A leitura de outros autores é algo que influencia bastante o início da carreira do escritor. No seu caso, a influência partiu dos livros ou de algo externo, de situações cotidianas, que te despertaram o interesse para a escrita?
Minha mãe cantando Luiz Gonzaga na cozinha me influenciou tanto quanto Graciliano Ramos. As vozes da casa. A música aos domingos. A escassez. O bairro de Água Fria, no Recife. Os sons de Sertânia. Tudo isso é “confluência” até hoje.
Você escreve para tentar entender melhor o que conhece ou é justamente o contrário? A sua busca é pelo desconhecido?
Eu gosto do que não sei. Gosto de dobrar as esquinas de um verso, pular para dentro dos parágrafos. Um livro é uma floresta. A gente não sabe tudo o que há na floresta. Mas, ao atravessá-la, ficou a experiência. Ficou o mistério. Virei também parte da floresta. Uma semente eu levei dali. Uma semente eu deixei.
O que mais te empolga no momento da escrita? A criação de personagens, diálogos, cenas, cenários, narradores….etc?
Gosto de quando a palavra vai gostando da música da palavra que vou escrevendo, daí essa palavra vai me levando, me embolando página abaixo.
Um personagem bem construído é capaz de segurar um texto ruim?
Se o texto é ruim, imagine o personagem…
Entre tantas coisas importantes e necessárias em um texto literário, na sua produção, o que não pode deixar de existir?
Vontade. Sou movido pela vontade. Depois, o texto tem de me emocionar primeiro. Daí, acho, colhida essa emoção em mim, só assim o texto pode chegar ao leitor, à leitora. Com a mesma sinceridade com que o tentei escrever.
Nesse tempo de pandemia, de tantas mortes, qual o significado que a escrita literária tem?
Estou conversando com escritores e escritoras que já morreram há 100, 150 anos. Eles estão me ajudando a atravessar essa pandemia.

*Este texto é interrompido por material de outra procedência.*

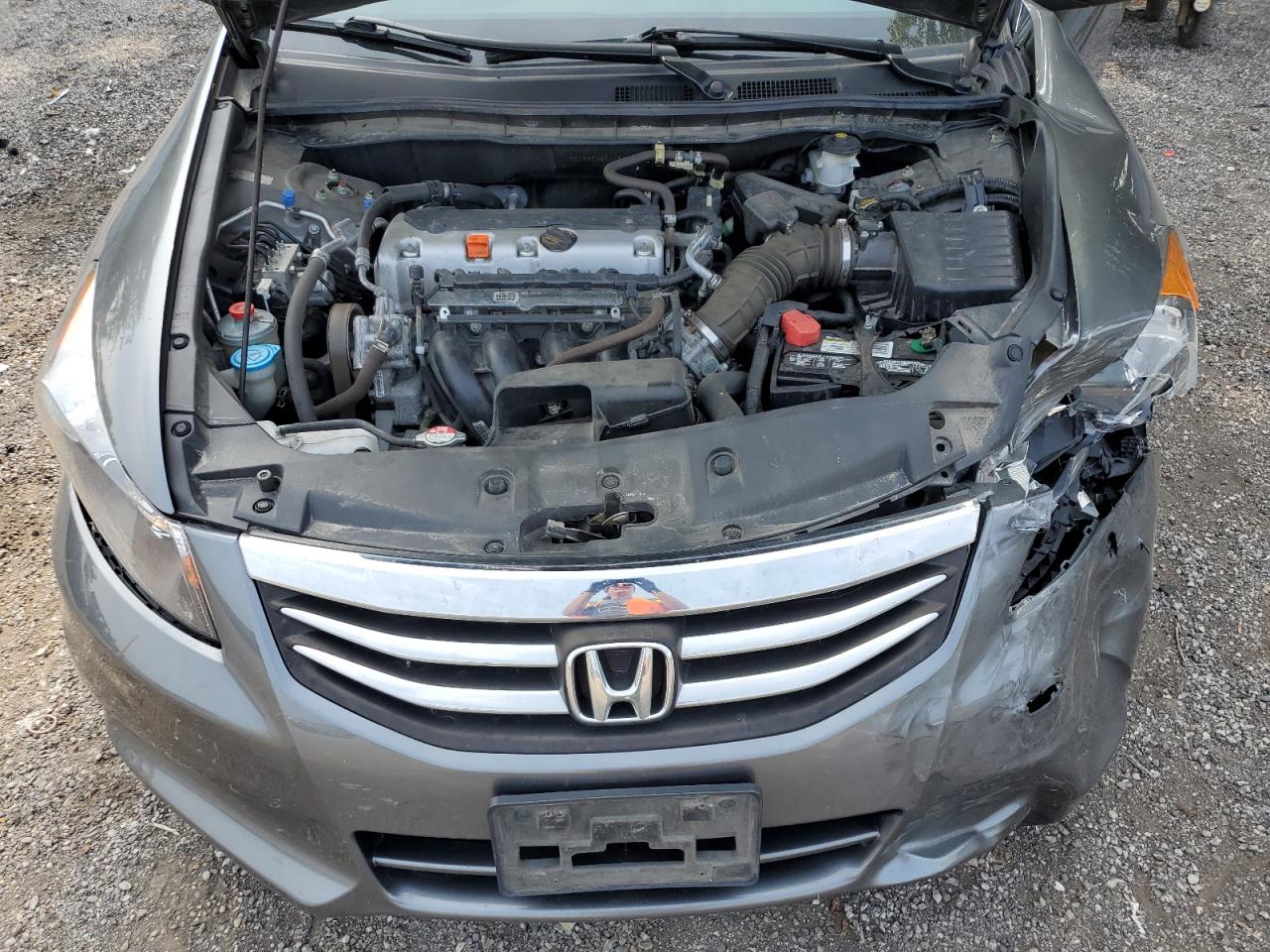 1HGCP2F43CA153776 2012 Honda Accord Lxp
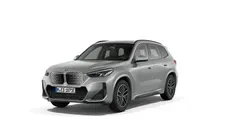 Space silver metallic Ny 2025 BMW iX1 M Sport SUV | 544 500 kr (Marknadspris)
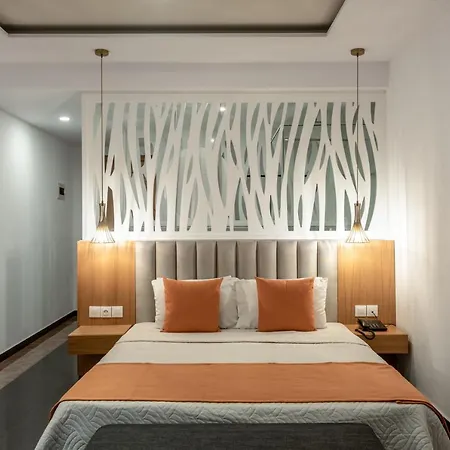 Mediterraneo Resort Hersonissos (Crete)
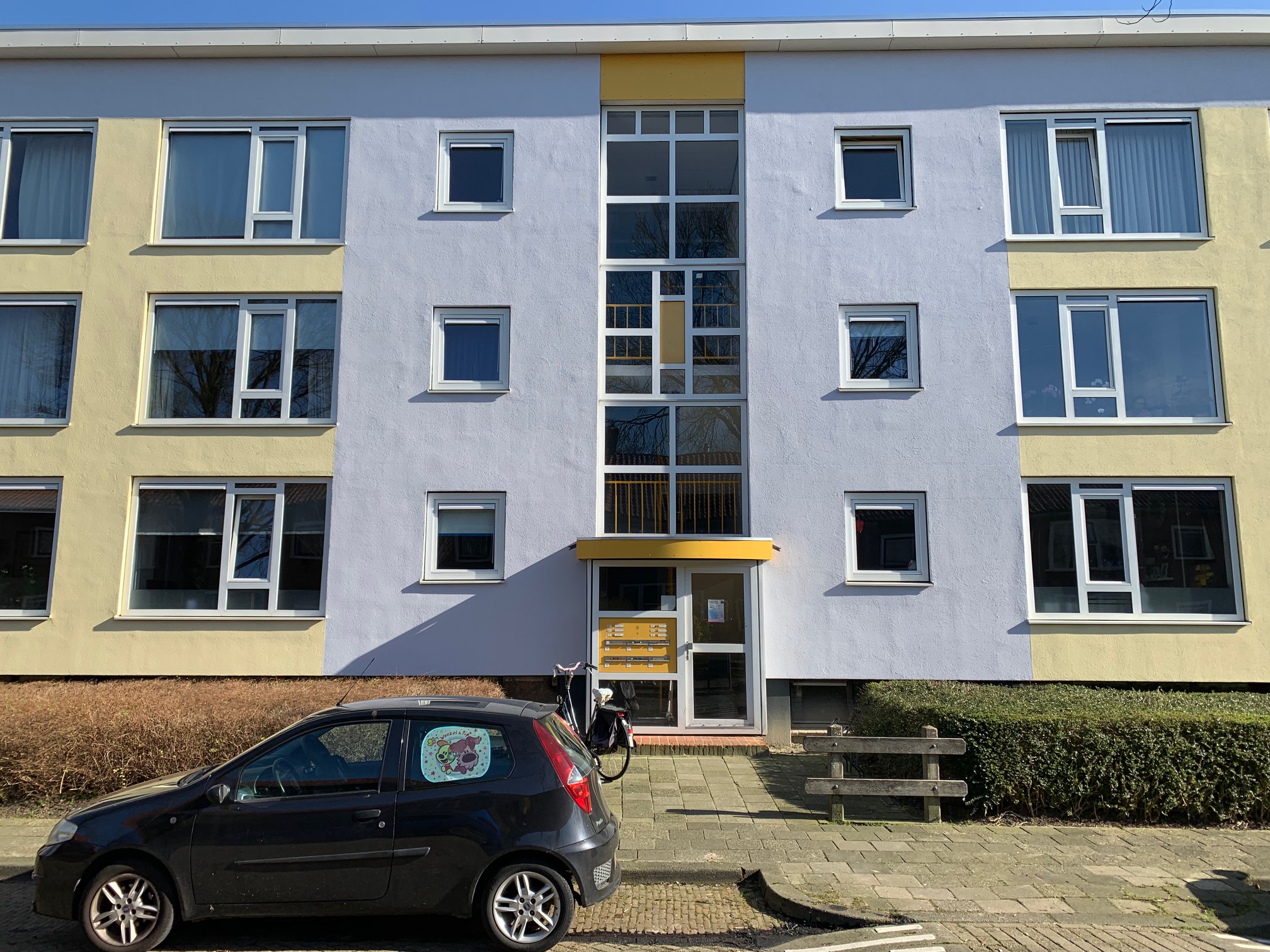 For rent: Leeuwarden / €674 p.m. / 49m2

Eles viraram meus contemporâneos e contemporâneas. Eis o poder da literatura. Um livro nunca está parado no tempo.
No Brasil, o ofício do escritor é tido quase com um passatempo por outras pessoas. Será que um dia essa realidade vai mudar? Existem respostas lógicas para esse questionamento eterno?

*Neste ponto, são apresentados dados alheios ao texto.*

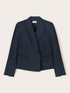 Blazer con spacco al fondo manica image number 4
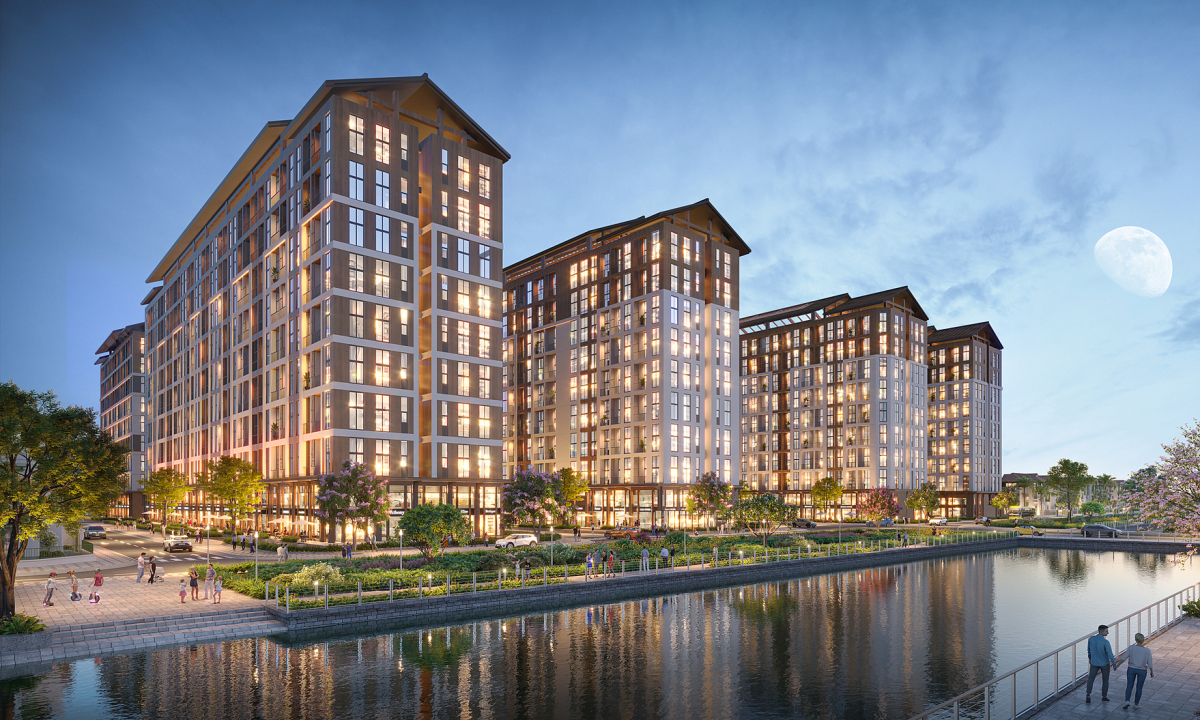 Căn hộ tại Sun Urban City bắt đầu khai thác cho thuê sau khi bàn giao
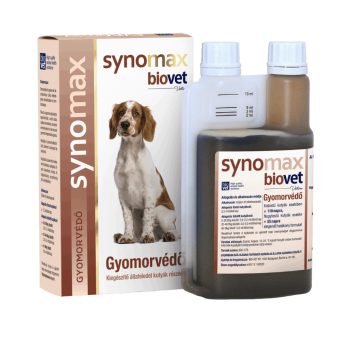 Synomax gyomorvédő szirup 275 ml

RESPOSTA: Faz uns quinze anos que eu vivo direta e indiretamente da literatura. Então meu sonho virou algo possível. Sem sonho, fica impossível.

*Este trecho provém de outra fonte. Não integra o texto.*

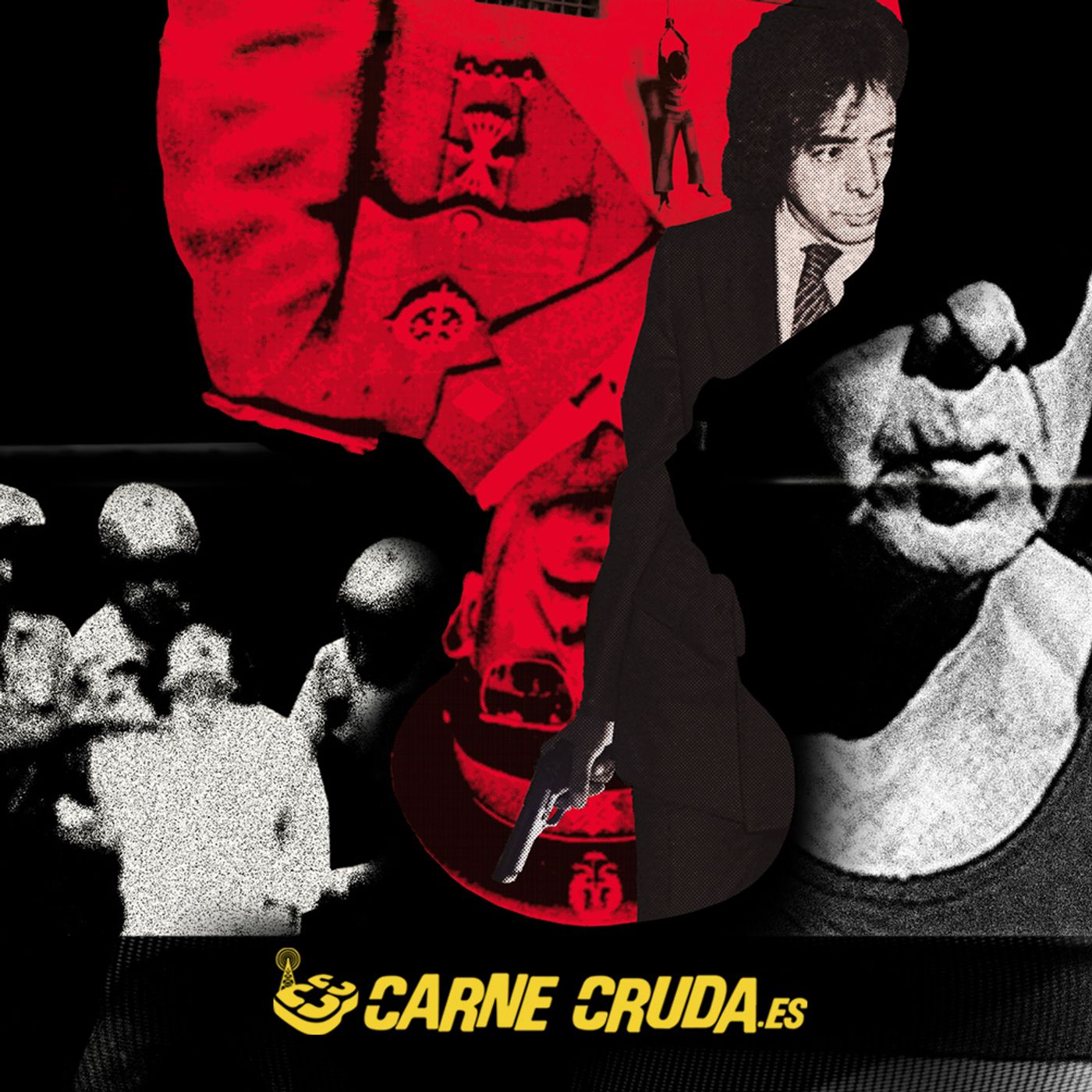 Billy el Niño, la impunidad del franquismo (CARNE CRUDA #922)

A imaginação, o impulso, a invenção, a inquietação, a técnica. Como domar tudo isso?
Reescrevendo tudo isso.
O inconsciente, o acaso, a dúvida… o que mais faz parte da rotina do criador?
A solidão. Não adianta pedir socorro. Eu comigo me faço companhia.
O que difere um texto sofisticado de um texto medíocre?
Se é sofisticado é ruim. Prefiro o texto medíocre. Esse pode melhorar. O “sofisticado”, sem chance.
O leitor torna-se cúmplice do escritor em qual momento?
O leitor sempre lê em primeira pessoa, mesmo que o escritor ou escritora tenha escrito em terceira pessoa. Leitor e autor, leitora e autora são uma coisa só.
O leitor ideal existe?
É aquele ou aquela que chega sem avisar.
O simples e o sofisticado podem (e devem) caminhar juntos?
Alguém já falou algo que adoro: ou a poesia é simples ou é impossível. A busca é pela simplicidade sempre.
Cite um trecho de alguma obra que te marcou profundamente.
“Qual o tamanho do inferno? / Caberão nele todos os racistas”. É um trecho da poesia “Salmo da Constatação”, de Geni Guimarães. A poeta paulista lançou há pouco o Poemas do Regresso (Editora Malê). Acabei de ler e ficou pendurada essa pergunta em meu juízo.
Apenas um livro para livrá-lo do fim do mundo em uma espaçonave. O seu livro inesquecível. Qual seria?
Qualquer livro de poesia.
Qual a sua angústia criadora?
Não saber se respondi às suas perguntas. Acho sempre que melhores do que as respostas são as perguntas. Posso te fazer uma?